Добавить в цитаты Настройки чтения

Страница 1 из 3



Любомир Николов

Гребешок для лесного духа

– Папа, а почему дух лохматый?

– Ну… потому что у него нет гребешка…

Через овальное окно было видно, как гнутся до земли деревья, но буря уже понемногу стихала. Сквозь черные кроны небо выглядело свинцово-синим, но время от времени вспыхивавшая молния превращала картину в негатив: небо становилось черным, а деревья, выхваченные из мрака, светились призрачным светло-зеленым светом. Ни единого звука не проникало сквозь толстое стекло, и от этого в теплой комнате становилось еще уютнее.
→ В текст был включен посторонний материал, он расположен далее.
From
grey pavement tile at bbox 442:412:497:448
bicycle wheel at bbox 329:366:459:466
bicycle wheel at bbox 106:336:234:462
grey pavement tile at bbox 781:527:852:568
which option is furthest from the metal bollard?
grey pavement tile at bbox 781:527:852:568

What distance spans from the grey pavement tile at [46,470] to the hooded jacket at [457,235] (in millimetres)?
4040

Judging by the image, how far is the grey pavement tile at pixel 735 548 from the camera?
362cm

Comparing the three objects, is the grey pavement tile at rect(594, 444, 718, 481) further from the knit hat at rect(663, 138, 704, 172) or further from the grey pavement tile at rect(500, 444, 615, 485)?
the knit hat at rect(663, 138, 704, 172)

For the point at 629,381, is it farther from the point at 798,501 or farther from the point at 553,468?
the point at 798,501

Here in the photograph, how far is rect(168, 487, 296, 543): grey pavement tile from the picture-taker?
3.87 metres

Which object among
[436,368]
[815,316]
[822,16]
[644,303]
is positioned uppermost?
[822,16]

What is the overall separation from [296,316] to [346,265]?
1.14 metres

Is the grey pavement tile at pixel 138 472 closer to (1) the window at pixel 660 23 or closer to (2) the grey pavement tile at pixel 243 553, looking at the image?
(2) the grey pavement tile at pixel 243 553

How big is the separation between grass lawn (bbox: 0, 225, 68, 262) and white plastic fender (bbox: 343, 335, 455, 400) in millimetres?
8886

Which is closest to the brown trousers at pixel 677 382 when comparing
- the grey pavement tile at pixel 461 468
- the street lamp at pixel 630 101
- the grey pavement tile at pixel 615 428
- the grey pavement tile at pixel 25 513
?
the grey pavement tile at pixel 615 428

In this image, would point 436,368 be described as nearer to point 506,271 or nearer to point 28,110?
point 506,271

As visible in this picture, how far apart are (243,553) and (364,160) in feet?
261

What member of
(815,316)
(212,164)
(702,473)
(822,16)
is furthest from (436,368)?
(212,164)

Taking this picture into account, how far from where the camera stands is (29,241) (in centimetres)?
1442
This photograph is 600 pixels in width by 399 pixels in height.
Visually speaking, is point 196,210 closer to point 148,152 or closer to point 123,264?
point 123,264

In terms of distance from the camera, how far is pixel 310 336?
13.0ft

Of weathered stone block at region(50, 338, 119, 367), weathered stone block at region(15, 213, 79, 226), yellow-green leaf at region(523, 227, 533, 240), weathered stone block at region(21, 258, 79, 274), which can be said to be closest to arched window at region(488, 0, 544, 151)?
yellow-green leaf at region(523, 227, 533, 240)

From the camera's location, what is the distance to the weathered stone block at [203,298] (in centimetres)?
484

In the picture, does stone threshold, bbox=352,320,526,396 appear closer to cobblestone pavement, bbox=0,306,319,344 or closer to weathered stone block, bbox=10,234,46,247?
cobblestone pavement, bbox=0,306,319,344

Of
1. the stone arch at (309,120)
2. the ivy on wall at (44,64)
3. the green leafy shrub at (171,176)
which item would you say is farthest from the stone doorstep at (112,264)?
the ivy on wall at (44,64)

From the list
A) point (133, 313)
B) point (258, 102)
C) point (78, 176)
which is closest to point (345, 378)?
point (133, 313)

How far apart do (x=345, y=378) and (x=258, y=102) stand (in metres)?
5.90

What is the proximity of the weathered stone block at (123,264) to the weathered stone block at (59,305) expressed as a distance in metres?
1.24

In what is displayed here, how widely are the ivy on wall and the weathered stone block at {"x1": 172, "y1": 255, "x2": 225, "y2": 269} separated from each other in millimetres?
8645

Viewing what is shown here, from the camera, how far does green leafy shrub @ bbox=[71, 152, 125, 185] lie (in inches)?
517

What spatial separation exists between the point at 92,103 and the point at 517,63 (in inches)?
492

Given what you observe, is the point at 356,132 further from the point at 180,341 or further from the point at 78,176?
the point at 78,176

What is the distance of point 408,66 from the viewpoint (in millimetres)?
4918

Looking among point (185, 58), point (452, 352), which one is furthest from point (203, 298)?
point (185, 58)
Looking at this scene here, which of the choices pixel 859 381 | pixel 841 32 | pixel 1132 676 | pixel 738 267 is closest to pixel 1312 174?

Велин со вкусом потянулся под одеялом и зарылся головой в подушку. Работа здесь была нетрудной, но сегодня он чертовски устал. Конец месяца… Профилактический осмотр четырех баз, заполнение архаических медицинских карточек, досадный, но неизбежный рапорт на Землю… И наконец, ставший уже традиционным разговор с академиком Бронским. Помнится, в самом начале Велин смущался, как студент-первокурсник, когда ему приходилось запинаясь рассказывать медицинскому светилу последние новости. Но постепенно он привык, и беседы с тех пор текли привычным руслом, когда каждая реплика заранее известна. Академик обычно подбрасывал две-три шутки на профессиональную тему, Велин тут же припоминал какой-то забавный случай из практики прошлого месяца, и так они подходили к главному – к загадочному шоку. Но что можно было сказать о шоке, когда Бронский уже давным-давно все знал…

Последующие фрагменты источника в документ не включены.